Airport Workers Protest, Give FG 14-Day Ultimatum Over Aviation Bills

Aviation unions have given the Federal Government a 14-day ultimatum to the Federal Government over what they say are anti-labour clauses in recently amended aviation bills.

The unions say clauses inserted in the bills give the Minister of Aviation overriding powers to direct affairs on issues affecting trade unions in the industry.

Stressing that the clauses were an attempt to gag and control the unions, they asked the Federal Government to remove them.

One of the clauses reads, “All services which facilitate and maintain the smooth, orderly and safe take-off, flight and landing of aircraft, embarkation and disembarkation and evacuation of passengers and cargo respectively in all aerodromes in Nigeria are hereby designated as essential services pursuant to the provisions of Section 11(1) of the Constitution of the Federal Republic of Nigeria, 1999 (as altered).

“The Minister may by regulations, prohibit all or such class or classes of workers, officers and other employees or persons whether corporate or natural, engaged in the provision of services specified in subsection (1) of this section from taking part in a strike or other industrial action.”

But the unions argue that the clauses contradicted international labour laws and amount to a usurpation of the duties of the Ministry of Labour.

To express their grievances and push forward their demands for the “expunging of obnoxious essential services clause form the Bills/Acts of the aviation agencies”, the workers held peaceful protests in some airports in the country.

Some of them carried placards calling on the President not to assent to the bills. Other placards had messages such as “Our voices must be heard” and “Prohibition of Aviation Union activities is evil” among other messages.

During the protest in Lagos, the General Secretary of the National Union of Air Transport Employees, Ocheme Aba, said classifying aviation workers as essential services personnel is at variance with International Labour Organisation (ILO)’s categorisation.

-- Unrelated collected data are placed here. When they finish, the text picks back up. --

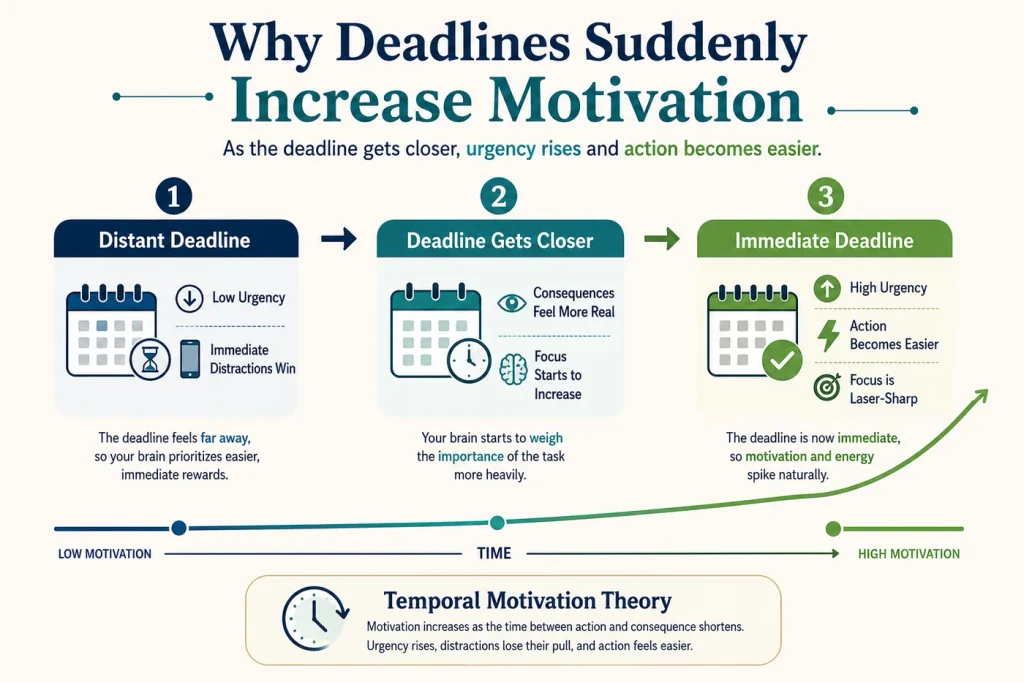 Why Deadlines Suddenly Increase Motivation

As the deadline gets closer, urgency rises and action becomes easier.

1
Distant Deadline
Low Urgency
Immediate Distractions Win
The deadline feels far away, so your brain prioritizes easier, immediate rewards.

2
Deadline Gets Closer
Consequences Feel More Real
Focus Starts to Increase
Your brain starts to weigh the importance of the task more heavily.

3
Immediate Deadline
High Urgency
Action Becomes Easier
Focus is Laser-Sharp
The deadline is now immediate, so motivation and energy spike naturally.

LOW MOTIVATION
TIME
HIGH MOTIVATION

Temporal Motivation Theory
Motivation increases as the time between action and consequence shortens. Urgency rises, distractions lose their pull, and action feels easier.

He said the withdrawal of services by personnel that threatens lives could be described as essential, for which the transport sector does not qualify.

According to him, only workers in the air traffic control services qualify as essential because of their advisory function to aircraft in flight.

He said aviation unions have carried the Nigerian Labour Congress and Trade Union Congress along in the bid to reverse the ugly trend; which seeks to muzzle aviation workers.